Texte présenté:
/---

En fin de compte, la sécurité des droits de propriété (et de la croissance qu'elle autorise) dépend principalement de la légitimité que la société confère à ces droits. Si les détenteurs des richesses sont perçus comme des individus ayant obtenu ces richesses en toute illégalité, aucun système juridique ne pourra sécuriser la propriété. Si cette dernière n'est pas sûre, ou si elle n'est même pas perçue comme telle, les avantages obtenus sont dénaturés. Les individus qui contrôlent les entreprises russes continueront ainsi à dépouiller les actifs et à les convertir en des richesses qui pourront aisément être sorties du pays.

Pire encore, si le problème de l'héritage des privatisations illégitimes n'est pas traité, l'oligarchie économique risque alors de se transformer également en oligarchie politique. C'est dans cette optique que les démarches de Putin contre Khodorkovsky doivent être considérées. Car si les oligarches réussissent à conserver leurs biens mal acquis, il n'est pas difficile d'imaginer qu'une personne de la même veine que Khodorkovsky, qui commençait déjà à construire une machine politique en plus de son empire commercial, puisse monnayer ses actions Yukos, placer ses richesses dans un paradis fiscal sûr et les utiliser pour manipuler la politique russe.

\---

Travail demandé:
**A.** D'après l'extrait sur les droits de propriété, de quoi dépend principalement la sécurité de ces droits ?
**B.** Recopiez à l'identique un passage de l'extrait sur les droits de propriété, en commençant aux mots « Pire encore, si » et en vous arrêtant après « la politique russe. ».
**C.** Indiquez si chacune des affirmations suivantes concorde avec l'extrait sur les droits de propriété : (i) un système juridique solide suffit à sécuriser la propriété, même lorsque les détenteurs des richesses sont perçus comme les ayant obtenues illégalement ; (ii) Khodorkovsky commençait déjà à construire une machine politique ; (iii) si le problème des privatisations illégitimes n'est pas traité, l'oligarchie économique risque de devenir aussi une oligarchie politique.
Les entrées n'interviennent en rien dans ce travail.

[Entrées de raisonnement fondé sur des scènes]
/---

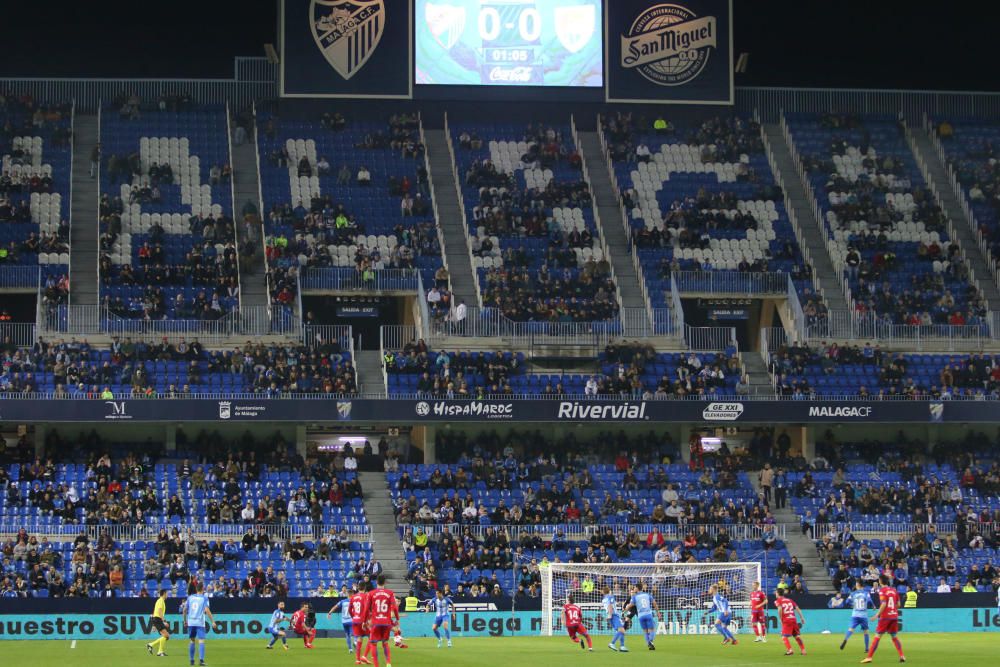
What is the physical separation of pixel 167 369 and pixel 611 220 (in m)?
19.8

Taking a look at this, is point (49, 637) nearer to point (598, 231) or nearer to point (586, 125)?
point (598, 231)

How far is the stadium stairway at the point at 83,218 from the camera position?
199 feet

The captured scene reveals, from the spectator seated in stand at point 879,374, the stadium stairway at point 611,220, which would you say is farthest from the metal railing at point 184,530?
the spectator seated in stand at point 879,374

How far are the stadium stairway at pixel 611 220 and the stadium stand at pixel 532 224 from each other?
60 cm

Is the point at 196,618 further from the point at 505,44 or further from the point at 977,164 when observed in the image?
the point at 977,164

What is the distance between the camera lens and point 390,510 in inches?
2206

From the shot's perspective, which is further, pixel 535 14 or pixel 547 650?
pixel 535 14

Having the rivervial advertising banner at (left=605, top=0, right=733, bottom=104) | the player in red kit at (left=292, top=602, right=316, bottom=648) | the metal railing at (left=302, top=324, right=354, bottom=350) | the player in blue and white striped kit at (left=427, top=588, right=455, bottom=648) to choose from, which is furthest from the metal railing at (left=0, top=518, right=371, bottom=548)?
the rivervial advertising banner at (left=605, top=0, right=733, bottom=104)

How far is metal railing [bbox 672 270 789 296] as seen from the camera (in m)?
64.1

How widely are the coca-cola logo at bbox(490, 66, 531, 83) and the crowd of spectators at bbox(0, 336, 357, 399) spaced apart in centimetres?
1636

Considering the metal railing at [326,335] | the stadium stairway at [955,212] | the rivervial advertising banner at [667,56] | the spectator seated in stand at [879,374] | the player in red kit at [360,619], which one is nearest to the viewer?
the player in red kit at [360,619]

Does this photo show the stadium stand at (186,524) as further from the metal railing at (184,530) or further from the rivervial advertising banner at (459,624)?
the rivervial advertising banner at (459,624)

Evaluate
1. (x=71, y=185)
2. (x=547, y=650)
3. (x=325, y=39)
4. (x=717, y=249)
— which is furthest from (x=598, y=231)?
(x=547, y=650)

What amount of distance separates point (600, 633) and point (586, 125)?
1200 inches
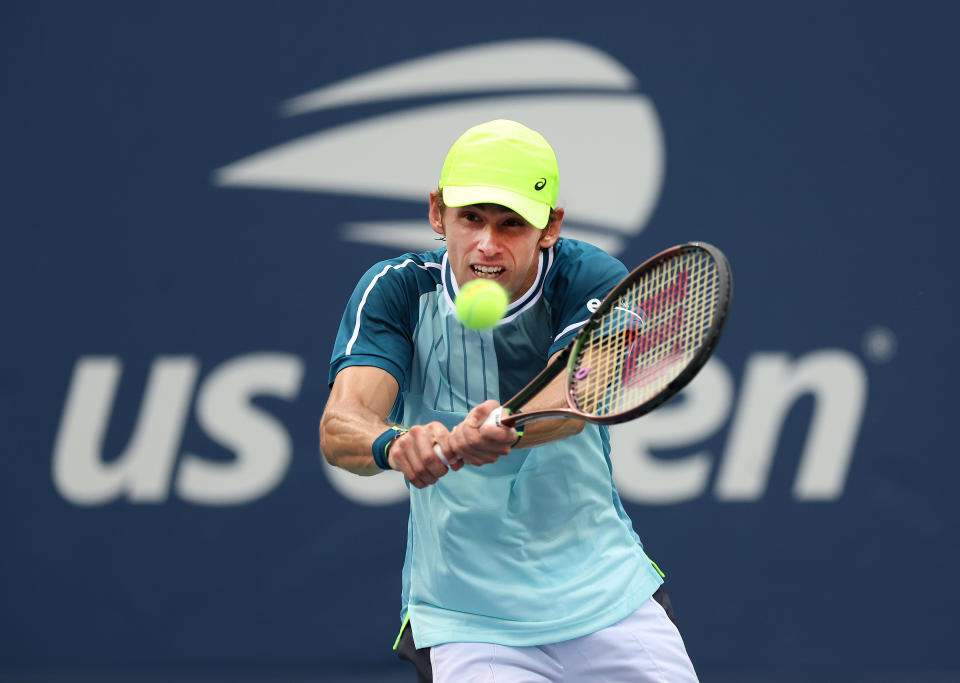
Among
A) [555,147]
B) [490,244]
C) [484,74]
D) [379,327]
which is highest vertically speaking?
[484,74]

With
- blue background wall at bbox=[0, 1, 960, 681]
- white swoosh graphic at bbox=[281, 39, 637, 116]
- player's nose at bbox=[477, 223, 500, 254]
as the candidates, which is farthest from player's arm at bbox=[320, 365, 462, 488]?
white swoosh graphic at bbox=[281, 39, 637, 116]

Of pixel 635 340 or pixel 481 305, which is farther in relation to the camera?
pixel 635 340

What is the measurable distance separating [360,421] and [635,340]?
0.60 meters

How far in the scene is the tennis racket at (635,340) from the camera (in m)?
2.25

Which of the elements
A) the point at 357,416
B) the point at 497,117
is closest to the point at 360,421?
the point at 357,416

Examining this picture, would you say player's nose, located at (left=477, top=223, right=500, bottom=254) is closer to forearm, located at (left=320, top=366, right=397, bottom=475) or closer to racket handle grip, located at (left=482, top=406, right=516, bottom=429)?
forearm, located at (left=320, top=366, right=397, bottom=475)

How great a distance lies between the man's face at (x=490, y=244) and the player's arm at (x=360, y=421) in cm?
29

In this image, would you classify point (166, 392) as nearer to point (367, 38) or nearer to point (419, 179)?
point (419, 179)

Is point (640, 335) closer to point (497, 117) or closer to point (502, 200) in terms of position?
point (502, 200)

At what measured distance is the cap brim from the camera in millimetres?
2375

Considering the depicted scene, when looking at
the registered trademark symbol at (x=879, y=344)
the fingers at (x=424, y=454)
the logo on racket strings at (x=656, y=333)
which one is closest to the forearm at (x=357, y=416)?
the fingers at (x=424, y=454)

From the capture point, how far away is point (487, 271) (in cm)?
243

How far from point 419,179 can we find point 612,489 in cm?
221

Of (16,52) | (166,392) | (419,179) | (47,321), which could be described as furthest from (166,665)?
(16,52)
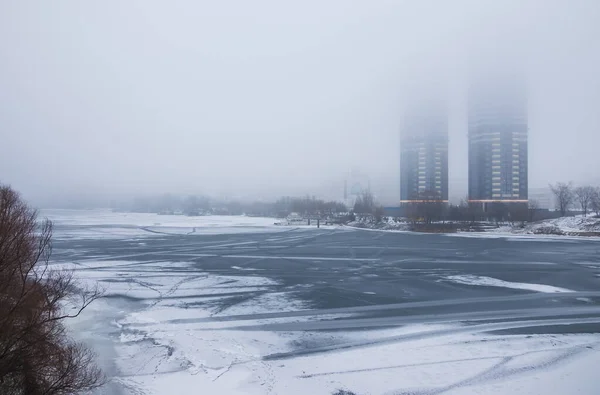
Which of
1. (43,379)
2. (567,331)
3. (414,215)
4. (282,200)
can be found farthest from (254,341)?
(282,200)

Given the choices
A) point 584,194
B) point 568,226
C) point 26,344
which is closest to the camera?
point 26,344

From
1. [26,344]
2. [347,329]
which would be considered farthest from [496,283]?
A: [26,344]

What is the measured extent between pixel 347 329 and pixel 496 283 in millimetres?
9434

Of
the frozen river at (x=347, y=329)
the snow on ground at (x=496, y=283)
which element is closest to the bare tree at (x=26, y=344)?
the frozen river at (x=347, y=329)

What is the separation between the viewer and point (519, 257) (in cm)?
2617

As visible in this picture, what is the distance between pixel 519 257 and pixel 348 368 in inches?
858

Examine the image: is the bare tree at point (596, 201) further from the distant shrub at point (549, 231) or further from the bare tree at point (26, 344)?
the bare tree at point (26, 344)

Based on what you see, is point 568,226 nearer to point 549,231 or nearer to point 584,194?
point 549,231

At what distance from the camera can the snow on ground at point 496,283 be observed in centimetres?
1606

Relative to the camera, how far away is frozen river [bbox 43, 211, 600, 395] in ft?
26.7

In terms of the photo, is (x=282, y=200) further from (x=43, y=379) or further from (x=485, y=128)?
(x=43, y=379)

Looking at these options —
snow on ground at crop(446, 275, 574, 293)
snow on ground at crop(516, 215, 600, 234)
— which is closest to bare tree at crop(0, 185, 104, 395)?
snow on ground at crop(446, 275, 574, 293)

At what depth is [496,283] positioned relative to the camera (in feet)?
57.2

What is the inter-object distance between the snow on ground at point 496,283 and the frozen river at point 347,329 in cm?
5
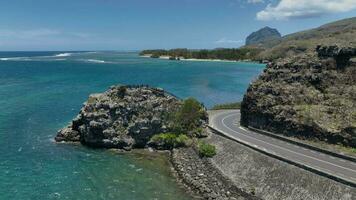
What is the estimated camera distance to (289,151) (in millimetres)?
69062

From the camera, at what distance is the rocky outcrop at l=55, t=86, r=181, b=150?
8375cm

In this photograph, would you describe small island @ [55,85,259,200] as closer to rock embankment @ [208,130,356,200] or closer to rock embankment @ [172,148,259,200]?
rock embankment @ [172,148,259,200]

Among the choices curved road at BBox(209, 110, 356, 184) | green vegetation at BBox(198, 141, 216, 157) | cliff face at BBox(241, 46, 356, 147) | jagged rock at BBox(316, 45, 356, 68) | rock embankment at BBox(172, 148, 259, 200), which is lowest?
rock embankment at BBox(172, 148, 259, 200)

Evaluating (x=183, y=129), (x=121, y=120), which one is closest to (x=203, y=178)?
(x=183, y=129)

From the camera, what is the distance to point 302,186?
5647 cm

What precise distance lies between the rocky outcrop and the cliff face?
1848cm

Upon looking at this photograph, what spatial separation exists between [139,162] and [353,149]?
3537 centimetres

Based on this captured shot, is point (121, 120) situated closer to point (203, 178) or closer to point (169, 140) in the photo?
point (169, 140)

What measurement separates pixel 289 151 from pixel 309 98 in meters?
16.3

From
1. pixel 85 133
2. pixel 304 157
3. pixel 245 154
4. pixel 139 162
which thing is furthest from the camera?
pixel 85 133

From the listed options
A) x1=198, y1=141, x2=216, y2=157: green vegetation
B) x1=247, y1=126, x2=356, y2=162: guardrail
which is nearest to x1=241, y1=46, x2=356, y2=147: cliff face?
x1=247, y1=126, x2=356, y2=162: guardrail

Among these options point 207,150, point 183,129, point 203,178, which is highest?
point 183,129

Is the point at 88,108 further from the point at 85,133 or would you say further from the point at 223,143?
the point at 223,143

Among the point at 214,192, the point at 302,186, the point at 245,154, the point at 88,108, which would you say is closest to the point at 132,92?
the point at 88,108
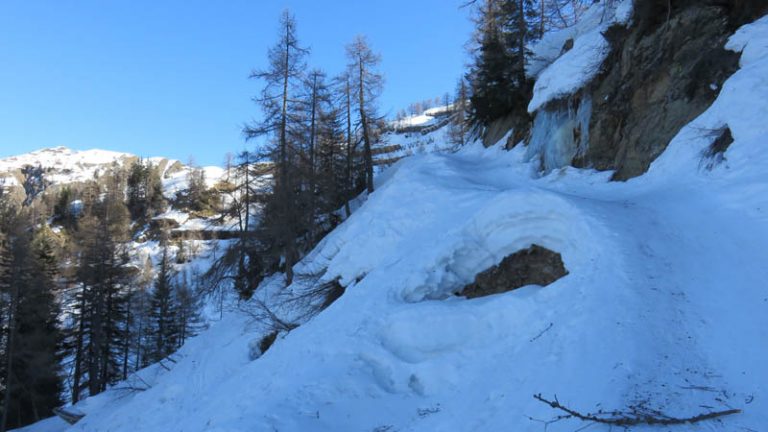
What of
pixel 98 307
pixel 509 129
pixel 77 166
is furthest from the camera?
pixel 77 166

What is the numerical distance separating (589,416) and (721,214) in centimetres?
448

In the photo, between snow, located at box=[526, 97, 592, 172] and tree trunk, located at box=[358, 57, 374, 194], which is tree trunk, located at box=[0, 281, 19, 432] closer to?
tree trunk, located at box=[358, 57, 374, 194]

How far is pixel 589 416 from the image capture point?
135 inches

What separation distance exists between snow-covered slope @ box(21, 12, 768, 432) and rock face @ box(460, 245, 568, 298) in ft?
0.67

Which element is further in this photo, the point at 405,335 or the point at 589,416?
the point at 405,335

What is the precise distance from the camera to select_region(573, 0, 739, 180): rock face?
29.5 ft

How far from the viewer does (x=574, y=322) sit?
197 inches

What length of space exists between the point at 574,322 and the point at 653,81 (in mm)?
8546

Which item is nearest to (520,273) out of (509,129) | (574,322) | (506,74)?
(574,322)

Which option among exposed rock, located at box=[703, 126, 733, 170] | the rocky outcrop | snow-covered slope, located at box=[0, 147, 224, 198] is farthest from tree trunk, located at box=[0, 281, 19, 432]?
snow-covered slope, located at box=[0, 147, 224, 198]

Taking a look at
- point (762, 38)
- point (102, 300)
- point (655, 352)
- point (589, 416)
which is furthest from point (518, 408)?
point (102, 300)

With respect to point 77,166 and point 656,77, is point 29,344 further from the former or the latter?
point 77,166

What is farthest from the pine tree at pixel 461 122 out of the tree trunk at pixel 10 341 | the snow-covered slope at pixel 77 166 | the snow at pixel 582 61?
the snow-covered slope at pixel 77 166

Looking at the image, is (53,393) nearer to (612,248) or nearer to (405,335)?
(405,335)
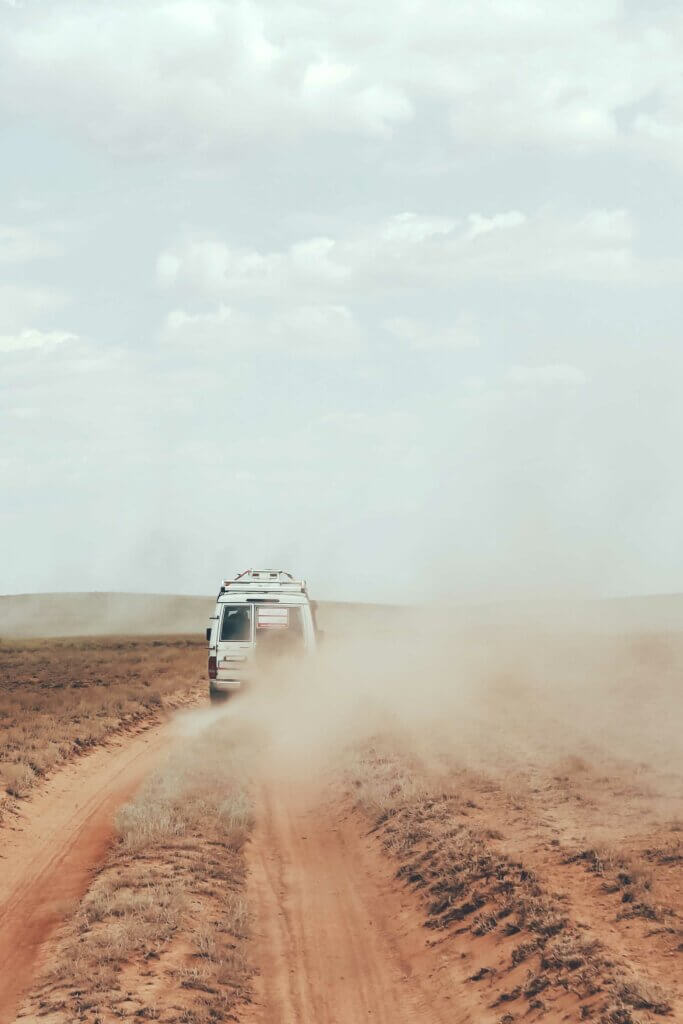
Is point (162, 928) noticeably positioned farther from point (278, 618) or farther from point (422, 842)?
point (278, 618)

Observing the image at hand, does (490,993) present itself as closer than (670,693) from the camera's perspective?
Yes

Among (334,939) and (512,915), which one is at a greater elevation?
(512,915)

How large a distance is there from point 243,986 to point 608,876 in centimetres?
381

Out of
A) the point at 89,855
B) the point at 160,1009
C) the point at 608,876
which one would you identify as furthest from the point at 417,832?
the point at 160,1009

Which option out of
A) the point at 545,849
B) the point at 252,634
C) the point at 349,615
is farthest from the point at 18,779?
the point at 349,615

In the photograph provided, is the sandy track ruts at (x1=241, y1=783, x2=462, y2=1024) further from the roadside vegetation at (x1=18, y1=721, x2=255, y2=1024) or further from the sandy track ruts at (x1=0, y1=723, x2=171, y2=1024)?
the sandy track ruts at (x1=0, y1=723, x2=171, y2=1024)

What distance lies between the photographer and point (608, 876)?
9.84 m

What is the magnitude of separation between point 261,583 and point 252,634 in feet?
7.51

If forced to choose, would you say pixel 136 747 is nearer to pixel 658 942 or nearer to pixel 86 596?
pixel 658 942

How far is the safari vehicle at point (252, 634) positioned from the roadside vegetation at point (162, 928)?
823 centimetres

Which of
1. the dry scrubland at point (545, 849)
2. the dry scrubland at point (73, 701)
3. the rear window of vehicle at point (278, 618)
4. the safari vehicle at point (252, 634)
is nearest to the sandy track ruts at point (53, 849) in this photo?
the dry scrubland at point (73, 701)

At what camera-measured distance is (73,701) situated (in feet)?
89.8

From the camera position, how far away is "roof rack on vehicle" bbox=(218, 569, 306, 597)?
2466cm

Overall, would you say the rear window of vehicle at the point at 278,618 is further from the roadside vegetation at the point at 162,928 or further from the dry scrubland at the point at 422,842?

\---

Réponses aux exercices:
**A.** De la légitimité que la société confère à ces droits.

**B.**
Pire encore, si le problème de l'héritage des privatisations illégitimes n'est pas traité, l'oligarchie économique risque alors de se transformer également en oligarchie politique. C'est dans cette optique que les démarches de Putin contre Khodorkovsky doivent être considérées. Car si les oligarches réussissent à conserver leurs biens mal acquis, il n'est pas difficile d'imaginer qu'une personne de la même veine que Khodorkovsky, qui commençait déjà à construire une machine politique en plus de son empire commercial, puisse monnayer ses actions Yukos, placer ses richesses dans un paradis fiscal sûr et les utiliser pour manipuler la politique russe.

**C.**
(i) Non : « aucun système juridique ne pourra sécuriser la propriété ».
(ii) Oui : « qui commençait déjà à construire une machine politique en plus de son empire commercial ».
(iii) Oui : « l'oligarchie économique risque alors de se transformer également en oligarchie politique ».